Il est assez peu question de cet aspect dans le livre de Clément Oudart, mais Duncan n’en est pas moins reconnu depuis en Amérique comme l’un des grands pionniers de la libération gay, un quart de siècle avant les émeutes de Stonewall. Ayant publié sa première plaquette de poèmes, Heavenly City Earthly City, en 1947, Duncan devient rapidement le chef de file de ce qu’on appellera (sur le modèle de la Harlem Renaissance) la San Francisco Renaissance, mais qui était plus précisément une Berkeley Renaissance, et dont les deux autres principales figures sont Robin Blaser (1925-2009) et Jack Spicer (1925-1965) ; Duncan est par ailleurs associé à la revue Origin, fondée en 1951 par Cid Corman et, de 1954 à 1957, à la Black Mountain Review. En 1960, Duncan – de même que Blaser et Spicer – figure dans l’importante anthologie de Donald Allen, The New American Poetry, qui, aujourd’hui encore, se lit comme une espèce de Who’s Who de l’avant-garde poétique de l’après-guerre, des Beats ou assimilés (Gregory Corso, Lawrence Ferlinghetti, Allen Ginsberg, Jack Kerouac, Peter Orlovsky) à la New York School (John Ashbery, Kenneth Koch, Frank O’Hara, James Schuyler), en passant – une fois encore – par Black Mountain College (Robert Creeley, Denise Levertov, Charles Olson, Jonathan Williams).

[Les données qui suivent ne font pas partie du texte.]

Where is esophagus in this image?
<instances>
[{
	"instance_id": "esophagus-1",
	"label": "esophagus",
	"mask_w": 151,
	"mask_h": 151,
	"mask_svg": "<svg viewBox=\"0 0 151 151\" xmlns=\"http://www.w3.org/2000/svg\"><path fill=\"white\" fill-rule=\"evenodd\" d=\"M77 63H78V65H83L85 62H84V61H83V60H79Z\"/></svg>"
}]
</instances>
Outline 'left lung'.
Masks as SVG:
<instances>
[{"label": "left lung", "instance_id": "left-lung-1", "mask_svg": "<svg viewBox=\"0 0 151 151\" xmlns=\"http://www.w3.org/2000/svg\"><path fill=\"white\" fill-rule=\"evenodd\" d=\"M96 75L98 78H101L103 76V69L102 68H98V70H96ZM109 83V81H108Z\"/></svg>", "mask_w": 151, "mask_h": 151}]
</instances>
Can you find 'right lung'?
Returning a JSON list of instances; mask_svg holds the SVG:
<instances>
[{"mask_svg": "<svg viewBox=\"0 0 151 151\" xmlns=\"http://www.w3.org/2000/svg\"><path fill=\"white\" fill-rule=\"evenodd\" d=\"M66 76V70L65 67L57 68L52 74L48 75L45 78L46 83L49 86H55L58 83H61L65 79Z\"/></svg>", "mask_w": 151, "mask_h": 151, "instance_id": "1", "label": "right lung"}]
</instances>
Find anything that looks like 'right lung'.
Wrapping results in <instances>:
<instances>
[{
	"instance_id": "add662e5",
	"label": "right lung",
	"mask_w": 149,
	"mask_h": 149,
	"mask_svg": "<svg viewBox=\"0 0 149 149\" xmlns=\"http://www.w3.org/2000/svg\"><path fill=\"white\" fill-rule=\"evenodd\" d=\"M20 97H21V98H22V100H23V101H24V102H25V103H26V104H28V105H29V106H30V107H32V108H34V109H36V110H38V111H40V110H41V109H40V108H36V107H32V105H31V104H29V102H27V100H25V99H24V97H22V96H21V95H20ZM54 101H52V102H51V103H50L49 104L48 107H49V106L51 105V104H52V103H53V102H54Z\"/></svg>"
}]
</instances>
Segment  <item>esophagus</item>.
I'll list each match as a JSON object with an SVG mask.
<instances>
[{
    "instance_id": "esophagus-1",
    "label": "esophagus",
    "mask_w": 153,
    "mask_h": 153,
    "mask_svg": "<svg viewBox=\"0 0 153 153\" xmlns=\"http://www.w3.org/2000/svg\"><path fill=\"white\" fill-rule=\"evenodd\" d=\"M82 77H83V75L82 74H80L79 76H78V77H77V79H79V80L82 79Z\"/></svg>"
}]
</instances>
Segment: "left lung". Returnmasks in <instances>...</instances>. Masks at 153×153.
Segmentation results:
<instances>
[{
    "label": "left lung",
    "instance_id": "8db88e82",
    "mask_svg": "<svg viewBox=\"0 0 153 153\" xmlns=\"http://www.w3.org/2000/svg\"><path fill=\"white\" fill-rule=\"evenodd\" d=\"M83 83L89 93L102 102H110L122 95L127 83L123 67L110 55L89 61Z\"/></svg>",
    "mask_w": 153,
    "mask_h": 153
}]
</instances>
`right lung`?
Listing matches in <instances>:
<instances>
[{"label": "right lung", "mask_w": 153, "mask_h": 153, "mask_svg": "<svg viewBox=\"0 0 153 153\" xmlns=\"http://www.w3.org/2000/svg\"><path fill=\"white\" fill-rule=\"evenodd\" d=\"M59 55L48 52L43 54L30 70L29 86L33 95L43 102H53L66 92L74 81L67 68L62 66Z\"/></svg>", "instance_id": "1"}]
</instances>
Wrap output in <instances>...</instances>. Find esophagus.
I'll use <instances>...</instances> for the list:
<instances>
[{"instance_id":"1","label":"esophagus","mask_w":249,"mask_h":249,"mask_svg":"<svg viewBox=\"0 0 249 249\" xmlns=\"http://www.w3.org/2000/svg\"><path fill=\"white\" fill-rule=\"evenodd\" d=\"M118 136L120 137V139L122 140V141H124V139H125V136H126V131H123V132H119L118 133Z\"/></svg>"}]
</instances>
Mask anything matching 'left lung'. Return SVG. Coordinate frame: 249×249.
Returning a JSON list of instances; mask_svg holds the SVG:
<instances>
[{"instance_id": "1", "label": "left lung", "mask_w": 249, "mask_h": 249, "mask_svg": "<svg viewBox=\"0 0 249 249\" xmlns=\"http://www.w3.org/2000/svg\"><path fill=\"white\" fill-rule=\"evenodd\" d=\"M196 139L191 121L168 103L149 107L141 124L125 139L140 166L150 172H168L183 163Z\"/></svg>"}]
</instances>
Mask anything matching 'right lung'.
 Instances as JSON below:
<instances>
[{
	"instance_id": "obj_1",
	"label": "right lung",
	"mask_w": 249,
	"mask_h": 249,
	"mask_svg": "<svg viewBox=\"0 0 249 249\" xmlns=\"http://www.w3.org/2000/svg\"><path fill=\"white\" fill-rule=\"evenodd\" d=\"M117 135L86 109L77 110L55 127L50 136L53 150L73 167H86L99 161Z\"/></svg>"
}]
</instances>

Cette génération poétique de l’après-guerre se définit en opposition avec ce qui constituait alors l’establishment de la poésie américaine, lié aux grandes universités, notamment celles de la côte Est ; anglophile sinon anglican (T.S. Eliot et W.H Auden étant ses divinités tutélaires) ; encensé par les New Critics (Cleanth Brooks, Allen Tate, Robert Penn Warren et Ransom dont il a été question plus haut) ; récompensé enfin, annuellement puis bi-annuellement, par le prestigieux Bollinger Prize, une fois passé le terrible scandale de l’attribution du prix inaugural, en 1949, à Ezra Pound, alors que ce dernier était interné à l’asile psychiatrique de St. Elizabeths après avoir été inculpé de haute trahison. Clément Oudart ne manque pas de fustiger – peut-être à l’excès, car il faut relativiser, après coup, ces divisions, dont la rigidité n’est pas absolue – “la chape de plomb néo-formaliste” que faisait peser cet establishment sur les lettres américaines. Mais son livre met bien en relief le fascinant paradoxe qu’il y avait, pour une avant-garde politiquement contestataire, à revendiquer l’héritage de Pound, qui s’était engagé aux côtés du fascisme et dont l’antisémitisme n’était pas moins virulent que celui de Céline. Or – et on ne le dira jamais assez – il n’y a pas de corrélation nécessaire entre modernité en esthétique et progressisme en politique ; et si les régimes totalitaires – qu’ils soient de droite ou de gauche – ont le plus souvent condamné, voire persécuté, l’avant-garde artistique et littéraire, d’autres, et en particulier le fascisme italien, ont eu l’habileté de la recruter au service de leur cause.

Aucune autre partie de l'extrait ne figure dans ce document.